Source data

►

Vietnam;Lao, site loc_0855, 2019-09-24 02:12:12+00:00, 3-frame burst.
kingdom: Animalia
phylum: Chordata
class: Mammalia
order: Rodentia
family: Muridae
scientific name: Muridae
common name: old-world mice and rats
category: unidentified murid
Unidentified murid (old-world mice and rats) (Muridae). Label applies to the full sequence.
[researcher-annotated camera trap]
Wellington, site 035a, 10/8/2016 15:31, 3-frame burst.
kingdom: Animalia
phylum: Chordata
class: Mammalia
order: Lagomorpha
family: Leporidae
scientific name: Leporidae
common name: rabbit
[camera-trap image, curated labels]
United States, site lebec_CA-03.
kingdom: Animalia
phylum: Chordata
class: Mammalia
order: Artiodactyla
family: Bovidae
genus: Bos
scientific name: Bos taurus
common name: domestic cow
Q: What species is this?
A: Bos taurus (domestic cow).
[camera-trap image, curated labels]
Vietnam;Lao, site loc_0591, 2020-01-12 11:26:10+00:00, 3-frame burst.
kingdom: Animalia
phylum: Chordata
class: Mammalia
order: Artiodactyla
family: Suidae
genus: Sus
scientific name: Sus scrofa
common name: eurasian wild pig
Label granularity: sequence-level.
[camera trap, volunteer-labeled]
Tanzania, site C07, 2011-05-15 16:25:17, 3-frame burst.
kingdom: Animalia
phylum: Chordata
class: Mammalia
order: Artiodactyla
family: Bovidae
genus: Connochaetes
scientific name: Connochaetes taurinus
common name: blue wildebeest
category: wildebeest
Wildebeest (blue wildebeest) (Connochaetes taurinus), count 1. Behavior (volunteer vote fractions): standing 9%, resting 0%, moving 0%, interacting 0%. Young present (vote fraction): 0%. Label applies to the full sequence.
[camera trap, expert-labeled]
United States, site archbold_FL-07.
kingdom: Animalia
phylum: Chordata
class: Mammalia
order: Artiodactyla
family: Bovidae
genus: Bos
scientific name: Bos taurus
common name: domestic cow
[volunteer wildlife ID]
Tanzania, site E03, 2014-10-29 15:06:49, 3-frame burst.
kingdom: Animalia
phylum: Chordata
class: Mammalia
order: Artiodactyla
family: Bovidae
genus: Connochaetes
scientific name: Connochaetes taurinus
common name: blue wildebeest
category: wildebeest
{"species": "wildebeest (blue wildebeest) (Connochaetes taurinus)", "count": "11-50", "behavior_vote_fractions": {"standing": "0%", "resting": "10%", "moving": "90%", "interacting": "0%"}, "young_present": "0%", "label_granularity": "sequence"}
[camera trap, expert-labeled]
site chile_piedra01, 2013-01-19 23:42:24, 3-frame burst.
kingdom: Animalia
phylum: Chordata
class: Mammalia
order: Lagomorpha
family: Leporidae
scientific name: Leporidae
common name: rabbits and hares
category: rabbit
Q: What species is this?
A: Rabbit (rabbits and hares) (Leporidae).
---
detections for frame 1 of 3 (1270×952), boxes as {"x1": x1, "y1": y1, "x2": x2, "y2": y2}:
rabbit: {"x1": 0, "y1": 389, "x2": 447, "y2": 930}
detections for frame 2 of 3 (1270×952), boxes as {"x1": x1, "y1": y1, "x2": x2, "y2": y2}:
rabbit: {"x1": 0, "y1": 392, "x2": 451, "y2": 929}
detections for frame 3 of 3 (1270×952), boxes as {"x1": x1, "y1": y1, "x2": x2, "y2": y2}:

◄

**THE TASK:** When you copy the data, keep every line word for word.

**ANSWER TO THE EXERCISE:**
Vietnam;Lao, site loc_0855, 2019-09-24 02:12:12+00:00, 3-frame burst.
kingdom: Animalia
phylum: Chordata
class: Mammalia
order: Rodentia
family: Muridae
scientific name: Muridae
common name: old-world mice and rats
category: unidentified murid
Unidentified murid (old-world mice and rats) (Muridae). Label applies to the full sequence.
[researcher-annotated camera trap]
Wellington, site 035a, 10/8/2016 15:31, 3-frame burst.
kingdom: Animalia
phylum: Chordata
class: Mammalia
order: Lagomorpha
family: Leporidae
scientific name: Leporidae
common name: rabbit
[camera-trap image, curated labels]
United States, site lebec_CA-03.
kingdom: Animalia
phylum: Chordata
class: Mammalia
order: Artiodactyla
family: Bovidae
genus: Bos
scientific name: Bos taurus
common name: domestic cow
Q: What species is this?
A: Bos taurus (domestic cow).
[camera-trap image, curated labels]
Vietnam;Lao, site loc_0591, 2020-01-12 11:26:10+00:00, 3-frame burst.
kingdom: Animalia
phylum: Chordata
class: Mammalia
order: Artiodactyla
family: Suidae
genus: Sus
scientific name: Sus scrofa
common name: eurasian wild pig
Label granularity: sequence-level.
[camera trap, volunteer-labeled]
Tanzania, site C07, 2011-05-15 16:25:17, 3-frame burst.
kingdom: Animalia
phylum: Chordata
class: Mammalia
order: Artiodactyla
family: Bovidae
genus: Connochaetes
scientific name: Connochaetes taurinus
common name: blue wildebeest
category: wildebeest
Wildebeest (blue wildebeest) (Connochaetes taurinus), count 1. Behavior (volunteer vote fractions): standing 9%, resting 0%, moving 0%, interacting 0%. Young present (vote fraction): 0%. Label applies to the full sequence.
[camera trap, expert-labeled]
United States, site archbold_FL-07.
kingdom: Animalia
phylum: Chordata
class: Mammalia
order: Artiodactyla
family: Bovidae
genus: Bos
scientific name: Bos taurus
common name: domestic cow
[volunteer wildlife ID]
Tanzania, site E03, 2014-10-29 15:06:49, 3-frame burst.
kingdom: Animalia
phylum: Chordata
class: Mammalia
order: Artiodactyla
family: Bovidae
genus: Connochaetes
scientific name: Connochaetes taurinus
common name: blue wildebeest
category: wildebeest
{"species": "wildebeest (blue wildebeest) (Connochaetes taurinus)", "count": "11-50", "behavior_vote_fractions": {"standing": "0%", "resting": "10%", "moving": "90%", "interacting": "0%"}, "young_present": "0%", "label_granularity": "sequence"}
[camera trap, expert-labeled]
site chile_piedra01, 2013-01-19 23:42:24, 3-frame burst.
kingdom: Animalia
phylum: Chordata
class: Mammalia
order: Lagomorpha
family: Leporidae
scientific name: Leporidae
common name: rabbits and hares
category: rabbit
Q: What species is this?
A: Rabbit (rabbits and hares) (Leporidae).
---
detections for frame 1 of 3 (1270×952), boxes as {"x1": x1, "y1": y1, "x2": x2, "y2": y2}:
rabbit: {"x1": 0, "y1": 389, "x2": 447, "y2": 930}
detections for frame 2 of 3 (1270×952), boxes as {"x1": x1, "y1": y1, "x2": x2, "y2": y2}:
rabbit: {"x1": 0, "y1": 392, "x2": 451, "y2": 929}
detections for frame 3 of 3 (1270×952), boxes as {"x1": x1, "y1": y1, "x2": x2, "y2": y2}:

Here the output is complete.